Parameters:ignore_uncountable – If True, an error will be raised for accesses on which the footprint cannot be determined (e.g. data-dependent or nonlinear indices)
class loopy.statistics.GuardedPwQPolynomial(pwqpolynomial, valid_domain)

Controlling caching

loopy.set_caching_enabled(flag)

Set whether loopy is allowed to use disk caching for its various code generation stages.

class loopy.CacheMode(new_flag)

A context manager for setting whether loopy is allowed to use disk caches.

Running Kernels

In addition to simply calling kernels using LoopKernel.__call__, the following underlying functionality may be used:

class loopy.CompiledKernel(context, kernel)

Automatic Testing

loopy.auto_test_vs_ref(ref_knl, ctx, test_knl=None, op_count=[], op_label=[], parameters={}, print_ref_code=False, print_code=True, warmup_rounds=2, dump_binary=False, fills_entire_output=None, do_check=True, check_result=None, max_test_kernel_count=1, quiet=False, blacklist_ref_vendors=[])
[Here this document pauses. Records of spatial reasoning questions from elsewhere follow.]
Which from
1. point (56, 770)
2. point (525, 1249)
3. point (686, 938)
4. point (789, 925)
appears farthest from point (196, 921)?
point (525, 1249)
Compare results of ref_knl to the kernels generated by scheduling test_knl.

Parameters:
  • check_result – a callable with numpy.ndarray arguments (result, reference_result) returning a a tuple (class:bool, message) indicating correctness/acceptability of the result
  • max_test_kernel_count – Stop testing after this many test_knl

Troubleshooting

Printing LoopKernel objects

If you’re confused about things loopy is referring to in an error message or about the current state of the LoopKernel you are transforming, the following always works:

print(kernel)

(And it yields a human-readable–albeit terse–representation of kernel.)

loopy.get_dot_dependency_graph(kernel, iname_cluster=True, use_insn_id=False)

Return a string in the dot language depicting dependencies among kernel instructions.

loopy.show_dependency_graph(*args, **kwargs)

Show the dependency graph generated by get_dot_dependency_graph() in a browser. Accepts the same arguments as that function.